### [QUOTED TEXT]
# Stinky beauty...



## paphioboy (May 5, 2009)

Stapelia grandiflora in bloom..  Bought 2 small thumb pots of it from a nursery near my home. It was without flowers at the time and I expected it to be S. gigantea, but it turned out to be grandiflora instead.. Flower is a bit small but I expect it to bloom better next time. The entire flower is covered in long pink hairs.. So cool..   Enjoy!


----------



## Rick (May 5, 2009)

Is this a cactus species?

Very interesting a pretty flower.


----------



## Yoyo_Jo (May 5, 2009)

Cool flowers! :clap:


----------



## paphioboy (May 5, 2009)

Its a succulent. Stapelia gigantea, the corpse lily, and stapelia variegata, the star cactus, are the 2 most famous species. The star cactus is a pretty common windowsill pot plant, but does not thrive under my conditions. This one seems to do well..


----------



## JeanLux (May 6, 2009)

that is really an unusual beauty!!! Stinky? Jean


----------



## biothanasis (May 6, 2009)

Very cool bloom!!! I love the pattern under the hair!!!


----------



## P-chan (May 6, 2009)

Awesome! Is this the one that smells like cat pee?:sob:


----------



## Elena (May 6, 2009)

Stapelias are cool, even if they stink to high heavens 

I love the pink fluff on yours!


----------



## goldenrose (May 6, 2009)

:clap: A neat bloom! :clap: Nice photo!


Elena said:


> Stapelias are cool, even if they stink to high heavens ....


I wonder if squirrels would find them offensive?


----------



## Drorchid (May 6, 2009)

I like it! Very fuzzy, you almost want to pet it!



Rick said:


> Is this a cactus species?
> 
> Very interesting a pretty flower.



It is succulent asclepiad or a species of the family Asclepiadaceae, which in common english is the "Milkweed Family". Our common milkweed (native to North America) is a member of this family. Other species in this family are Hoya, Stephanotis and I think one of the coolest members: Ceropegia http://en.wikipedia.org/wiki/Ceropegia

Robert


----------



## NYEric (May 6, 2009)

Stop petting the plant you sicko!! oke:


----------



## swamprad (May 6, 2009)

That's great, I love stapelias but haven't seen this hairy one before!


----------



## Rick (May 6, 2009)

Drorchid said:


> I like it! Very fuzzy, you almost want to pet it!
> 
> 
> 
> ...



Thanks Robert The foliage looks allot like the "Christmas cactus" which are cactus, but this is a bizzare milkweed.


----------



## SlipperFan (May 6, 2009)

Milkweed???!!!

It's really cool! I suppose it's a tropical?


----------



## paphioboy (May 6, 2009)

Dot, I think most stapelias grow warm as they come from semi-arid lands of Africa and elsewhere.. 

I don't know if it smells like cat pee..  I'm not around to sniff it.. pics are courtesy of my designated gardener..


----------



## SlipperFan (May 7, 2009)

paphioboy said:


> Dot, I think most stapelias grow warm as they come from semi-arid lands of Africa and elsewhere..


Ah, that explains it. Thanks.


----------

### [EXERCISE DETAILS]
Render this sentence from the Stapelia thread in Spanish: "The star cactus is a pretty common windowsill pot plant, but does not thrive under my conditions."

### [EXTRACTED RECORDS]
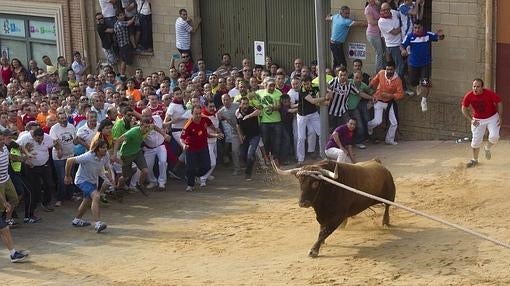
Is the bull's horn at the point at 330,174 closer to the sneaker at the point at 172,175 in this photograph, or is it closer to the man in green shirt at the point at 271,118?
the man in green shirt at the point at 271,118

...

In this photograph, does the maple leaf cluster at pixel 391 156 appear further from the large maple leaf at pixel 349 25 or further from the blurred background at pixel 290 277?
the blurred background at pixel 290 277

### [TASK OUTPUT]
El cactus estrella es una planta de maceta bastante común en los alféizares, pero no prospera en mis condiciones.